A recent correspondent to the New Zealand Herald, arguing against operating water and wastewater services on commercial lines, wrote that business has “little concern for society’s needs. Profit is all … Water services are, in themselves, expensive. To add profit to charges is unforgivable.”
Wow! Where does one start in dealing with common misconceptions about the roles of business and profits?
Contrary to our correspondent, the whole purpose of business is to meet the needs of society. If it did not fulfill a useful role it would disappear. Businesses supply goods and services that consumers want to buy. Consumers dictate what businesses produce; businesses don’t dictate what consumers spend their money on.
In the process, businesses employ people and pay wages. They are also the source of income to savers, such as those who invest through KiwiSaver schemes.
What drives businesses to meet consumers’ needs is the prospect of profits. Profits tell us that a firm’s products are valued by consumers. They signal, in competitive markets with sound regulation, that society’s resources (of land, capital and labour) are being put to good use.
By contrast, losses tell us that a business is wasting resources. Either it is producing things that consumers don’t value sufficiently, or it is producing them inefficiently.
Ongoing losses are no use to anyone – consumers, employees or investors – because the firm won’t stay in business for long,
But what exactly are profits?
The word comes from the Latin meaning “to make progress”. Economists define profit as the difference between the total revenue of a firm and its total costs. All the relevant costs are opportunity costs. Labour and capital used by the firm can’t be used for other purposes at the same time. It’s their value in the best alternative use that establishes their opportunity cost.
People save in various ways, such as investing in government bonds, a bank deposit, a private business or a share in a public company. Returns reflect the riskiness of the investment. With a business, normal profits – the profits needed to attract capital from alternative uses – are the cost of capital.
In competitive markets firms won’t make more than normal profits over time (because rivals will drive them down) and they won’t make less than normal profits or they would go out of business. Alert entrepreneurs may make higher profits for a period – an important incentive for entrepreneurship – but open entry eliminates persistent excess returns.

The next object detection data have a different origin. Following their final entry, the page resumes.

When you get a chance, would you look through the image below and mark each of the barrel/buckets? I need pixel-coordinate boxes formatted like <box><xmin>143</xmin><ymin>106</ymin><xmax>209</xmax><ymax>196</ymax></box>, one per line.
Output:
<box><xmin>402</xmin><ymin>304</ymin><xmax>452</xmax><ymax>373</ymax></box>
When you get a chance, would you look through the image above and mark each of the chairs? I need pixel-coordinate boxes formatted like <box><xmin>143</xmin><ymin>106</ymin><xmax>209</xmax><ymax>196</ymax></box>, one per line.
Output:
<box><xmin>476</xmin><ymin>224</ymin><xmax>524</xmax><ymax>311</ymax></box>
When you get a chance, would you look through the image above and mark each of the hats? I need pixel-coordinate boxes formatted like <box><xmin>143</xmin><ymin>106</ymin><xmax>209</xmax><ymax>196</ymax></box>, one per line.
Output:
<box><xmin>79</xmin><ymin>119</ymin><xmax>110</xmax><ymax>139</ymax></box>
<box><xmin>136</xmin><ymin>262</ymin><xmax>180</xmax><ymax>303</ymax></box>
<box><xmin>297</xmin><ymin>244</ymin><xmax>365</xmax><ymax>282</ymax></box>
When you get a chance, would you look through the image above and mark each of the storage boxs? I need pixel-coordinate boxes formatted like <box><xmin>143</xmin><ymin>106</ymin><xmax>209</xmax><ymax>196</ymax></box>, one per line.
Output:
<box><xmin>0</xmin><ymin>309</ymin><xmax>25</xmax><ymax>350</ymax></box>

Profits are not a large fraction of sales in most industries – some 7% net of tax on average. In agriculture net profit is 6.2% of every farm gate dollar. Complaints about ‘profit gouging’ are usually exaggerated.
Water services should meet the cost of the capital they employ (that is to say, make normal profits), just like other utilities such as electricity and gas. If they don’t, capital will be misallocated because it could produce more social value in other uses.

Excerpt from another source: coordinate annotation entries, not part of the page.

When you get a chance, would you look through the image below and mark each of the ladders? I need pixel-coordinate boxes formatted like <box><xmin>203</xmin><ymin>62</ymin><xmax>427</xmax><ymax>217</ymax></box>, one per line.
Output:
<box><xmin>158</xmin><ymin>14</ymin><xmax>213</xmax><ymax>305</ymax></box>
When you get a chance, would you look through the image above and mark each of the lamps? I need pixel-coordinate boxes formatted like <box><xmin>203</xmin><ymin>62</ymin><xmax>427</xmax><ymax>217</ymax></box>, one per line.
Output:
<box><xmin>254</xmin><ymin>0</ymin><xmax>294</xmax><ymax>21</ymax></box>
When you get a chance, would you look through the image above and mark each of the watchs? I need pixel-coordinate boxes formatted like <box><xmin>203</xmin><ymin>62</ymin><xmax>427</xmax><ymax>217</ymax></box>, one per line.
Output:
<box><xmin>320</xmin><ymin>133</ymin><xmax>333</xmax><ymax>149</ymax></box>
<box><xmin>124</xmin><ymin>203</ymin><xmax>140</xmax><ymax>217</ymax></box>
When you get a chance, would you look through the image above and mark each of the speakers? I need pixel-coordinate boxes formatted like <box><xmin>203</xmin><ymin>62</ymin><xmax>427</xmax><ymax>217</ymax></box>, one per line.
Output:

Moreover, if the cost of capital is not reflected in water prices (most councils still use rates to fund water services) water will be under-priced and too much will be consumed or wasted. Excessive investment will be made in water infrastructure, and alternative sources of water, such as harvesting rainwater, will be discouraged. Of course, water should not be over-priced either, so regulatory oversight of prices may be justified.
Our Herald correspondent is therefore right to say that water services are expensive – they require much capital investment – but wrong to say that “to add profit to charges is unforgiveable.” Not aiming for normal profits is economically and environmentally wasteful. The same can be said of not taking wages or other inputs into account in pricing water.
Whether a council-controlled organisation like Watercare in Auckland should pay a dividend to its owners from its profits is a separate decision. Just as the requirement to make a profit has no implications for prices in a competitive market, nor should the issue of whether or not a dividend is paid.
That issue merely concerns what proportion of profits should be retained within the business and what proportion paid out to shareholder-owners. The government rightly insists on a dividend policy for its SOEs in order to strengthen incentives for performance. As a general rule, allowing any business to retain all profits risks creating a fat and lazy balance sheet.
The Local Government Forum, which includes Business NZ, the Business Roundtable, the New Zealand Chambers of Commerce and Federated Farmers, has recommended that a dividend policy for Watercare should be a matter for its board and the Auckland Council.
Profits (and losses) are essential features of a market economy. Attempts have been made to organise productive societies without the profit motive. Communism, a spectacular failure, is the best recent example.
But anti-profit attitudes persist, and can be the source of bad public policies.